Cross-posted from Cold Takes
I’ve spent a lot of my career working on wicked problems: problems that are vaguely defined, where there’s no clear goal for exactly what I’m trying to do or how I’ll know when or whether I’ve done it.
In particular, minimal-trust investigations - trying to understand some topic or argument myself (what charity to donate to, whether civilization is declining, whether AI could make this the most important century of all time for humanity), with little reliance on what “the experts” think - tend to have this “wicked” quality:
- I could spend my whole life learning about any subtopic of a subtopic of a subtopic, so learning about a topic is often mostly about deciding how deep I want to go (and what to skip) on each branch.
- There aren’t any stable rules for how to make that kind of decision, and I’m constantly changing my mind about what the goal and scope of the project even is.
This piece will narrate an example of what it’s like to work on this kind of problem, and why I say it is “hard, taxing, exhausting and a bit of a mental health gauntlet.”
My example is from the 2007 edition of GiveWell. It’s an adaptation from a private doc that some other people who work on wicked problems have found cathartic and validating.
It’s particularly focused on what I call the hypothesis rearticulation part of investigating a topic (steps 3 and 6 in my learning by writing process), which is when:
- I have a hypothesis about the topic I’m investigating.
- I realize it doesn’t seem right, and I need a new one.
- Most of the things I can come up with are either “too strong” (it would take too much work to examine them satisfyingly) or “too weak” (they just aren’t that interesting/worth investigating).
- I need to navigate that balance and find a new hypothesis that is (a) coherent; (b) important if true; (c) maybe something I can argue for.
After this piece tries to give a sense for what the challenge is like, a future piece will give accumulated tips for navigating it.
Flashback to 2007 GiveWell
Context for those unfamiliar with GiveWell:
- In 2007, I co-founded (with Elie Hassenfeld) an organization that recommends evidence-backed, cost-effective charities to help people do as much good as possible with their donations.
- When we started the project, we initially asked charities to apply for $25,000 grants, and to agree (as part of the process) that we could publish their application materials. This was our strategy for trying to find charities that could provide evidence about how much they were helping people (per dollar).
- This example is from after we had collected information from charities and determined which one we wanted to rank #1, and were now trying to write it all up for our website. Since then, GiveWell has evolved a great deal and is much better than the 2007 edition I’ll be describing here.
- (This example is reconstructed from my memory a long time later, so it’s probably not literally accurate.)

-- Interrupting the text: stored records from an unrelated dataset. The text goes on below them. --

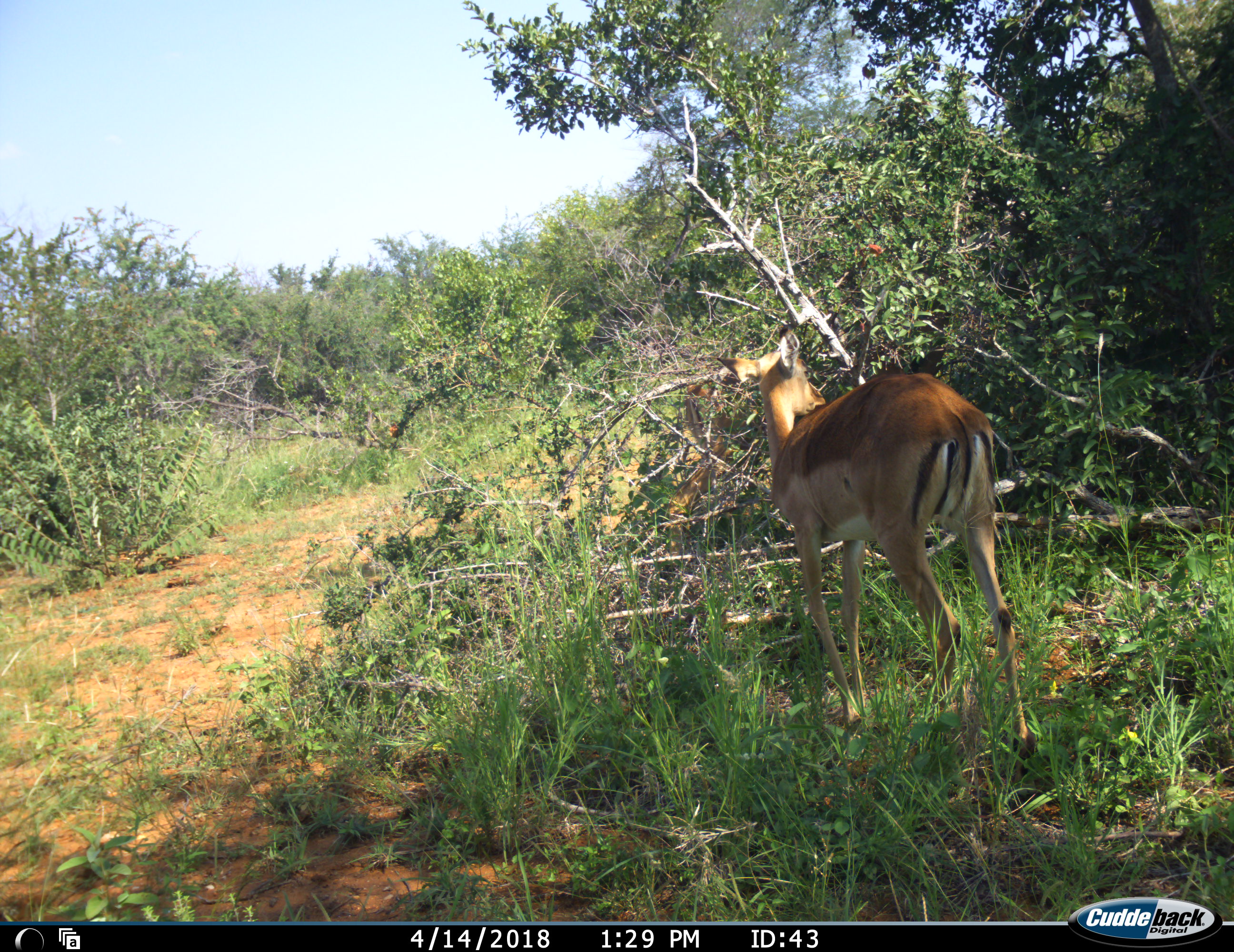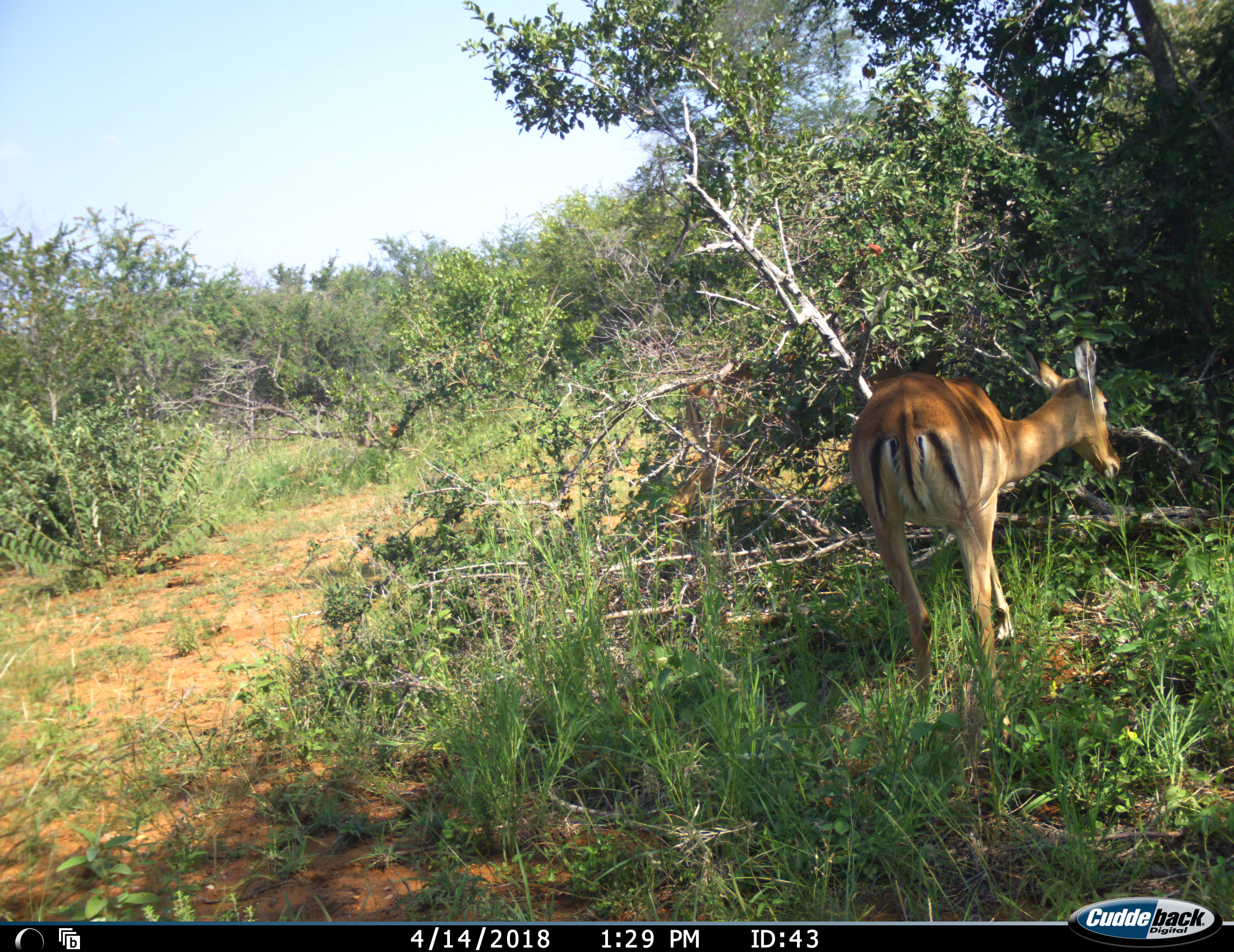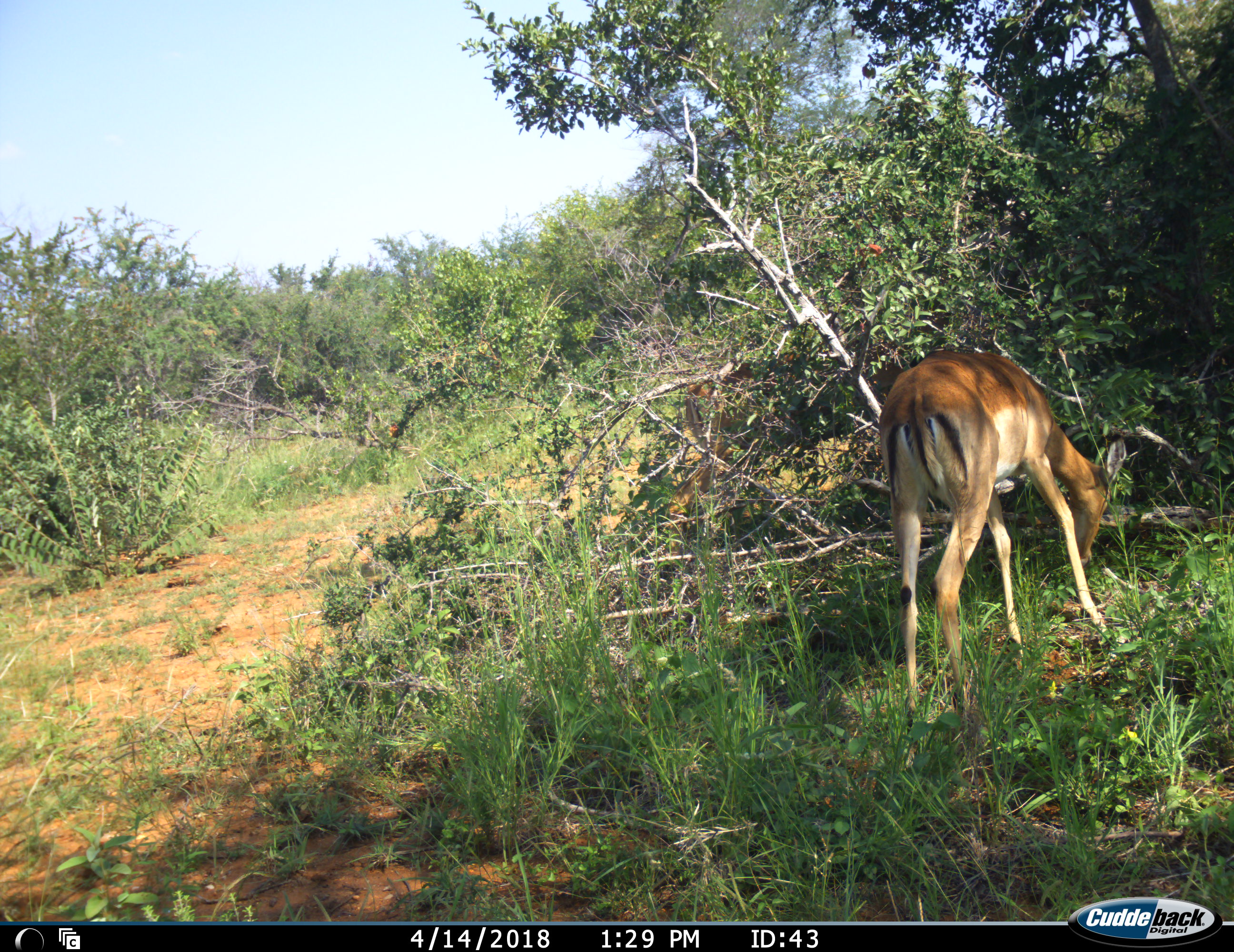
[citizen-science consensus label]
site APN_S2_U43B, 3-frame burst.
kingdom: Animalia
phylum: Chordata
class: Mammalia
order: Artiodactyla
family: Bovidae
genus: Aepyceros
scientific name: Aepyceros melampus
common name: impala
Impala (Aepyceros melampus), count 2. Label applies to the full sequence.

Initial “too strong” hypothesis. Elie (my co-founder at GiveWell) and I met this morning and I was like “I’m going to write a page explaining what GiveWell’s recommendations are and aren’t. Basically, they aren’t trying to evaluate every charity in the world. Instead they’re saying which ones are the most cost-effective.” He nodded and was like “Yeah, that’s cool and helpful, write it.”
Now I’m sitting at my computer trying to write down what I just said in a way that an outsider can read - the “hypothesis articulation” phase.
I write, “GiveWell doesn’t evaluate every charity in the world. Our goal is to save the most lives possible per dollar, not to create a complete ranking or catalogue of charities. Accordingly, our research is oriented around identifying the single charity that can save the most lives per dollar spent,”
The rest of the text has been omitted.